Extracted text >>
The continuity between the Clinton and Bush and Obama presidencies on
issues of civil liberties demonstrate something that many people don't want
to wrap their minds around. America's police state is utterly bipartisan.
It is designed to persist and indeed extend its reach with each
administration, no matter the party in charge. In fact, the political party
illusion serves to distract people from the real issues, the state's
trampling of our liberties, and instead devote their hopeful attention and
energy to getting one dictatorial gang elected rather than the other.
Both Clinton and Bush, and now Obama have gotten
away with massive prosecutorial abuses, federal police brutality and
dramatic attacks on due process for the accused, all while the people have
argued over which side is the worse liar and central manager and not how
best to restore liberty in America. So Bush's Patriot Act was condemned by
the left while he was in office, but Obama's and Clinton's assaults on
privacy are ignored or encouraged. The right called Clinton's seizure of
Elian Gonzalez tyrannical, but thought Bush had the "inherent
authority" to detain and abuse people without trial or due process.
The left lamented how loyally the mainstream media toed Bush's line on WMD
in Iraq, but wasn't nearly as critical when the media parroted Clinton's
Kosovo war propaganda.
Obama's
and Clinton's gun grabbing are decried as totalitarian by the right,
whereas the Bush federal government got away with door-to-door gun
confiscations in New Orleans after Katrina. The federal response to Katrina
alone should have lost Bush all of his support among those who found Waco
unacceptable.
The
worst of this problem of the bipartisan police state is seen in the
"they did it, so why can't we?" form of argument. How many times
did we hear Bush's defenders cite something horrifying that Clinton did or
said as evidence that Bush's actions weren't as beyond the pale as his
critics claimed, after all? This is a disingenuous line of argument coming
from those who lambast Obama or Clinton. But it is effective so long as
Americans care more about their team winning the electoral championship
every four years than about the fact that the whole game is fixed. If
Clinton's officials conducted a large civilian massacre on American soil,
should Bush have been allowed to as well?

Stored records >>
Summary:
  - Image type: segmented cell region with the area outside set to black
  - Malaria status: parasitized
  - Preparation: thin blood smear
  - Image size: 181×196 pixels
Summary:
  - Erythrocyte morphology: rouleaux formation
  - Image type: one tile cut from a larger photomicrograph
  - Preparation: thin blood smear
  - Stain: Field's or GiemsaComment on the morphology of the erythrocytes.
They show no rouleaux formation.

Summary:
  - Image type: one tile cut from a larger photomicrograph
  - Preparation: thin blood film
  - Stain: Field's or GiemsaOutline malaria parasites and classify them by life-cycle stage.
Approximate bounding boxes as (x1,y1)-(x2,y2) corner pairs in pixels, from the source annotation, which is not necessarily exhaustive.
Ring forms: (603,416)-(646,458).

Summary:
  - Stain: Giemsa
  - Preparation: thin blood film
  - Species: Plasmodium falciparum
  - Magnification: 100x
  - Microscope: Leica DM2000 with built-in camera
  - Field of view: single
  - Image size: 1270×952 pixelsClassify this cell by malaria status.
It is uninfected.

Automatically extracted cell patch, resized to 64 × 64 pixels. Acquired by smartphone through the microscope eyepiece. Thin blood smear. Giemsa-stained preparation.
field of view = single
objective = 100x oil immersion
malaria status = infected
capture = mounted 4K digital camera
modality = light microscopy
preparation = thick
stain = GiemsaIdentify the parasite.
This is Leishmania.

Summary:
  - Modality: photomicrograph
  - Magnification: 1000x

What the exercise asks >> Reproduce word for word the stretch of the police-state passage from "Both Clinton and" through "Kosovo war propaganda.". The records play no part in what follows.

Response to the exercise >>
Both Clinton and Bush, and now Obama have gotten
away with massive prosecutorial abuses, federal police brutality and
dramatic attacks on due process for the accused, all while the people have
argued over which side is the worse liar and central manager and not how
best to restore liberty in America. So Bush's Patriot Act was condemned by
the left while he was in office, but Obama's and Clinton's assaults on
privacy are ignored or encouraged. The right called Clinton's seizure of
Elian Gonzalez tyrannical, but thought Bush had the "inherent
authority" to detain and abuse people without trial or due process.
The left lamented how loyally the mainstream media toed Bush's line on WMD
in Iraq, but wasn't nearly as critical when the media parroted Clinton's
Kosovo war propaganda.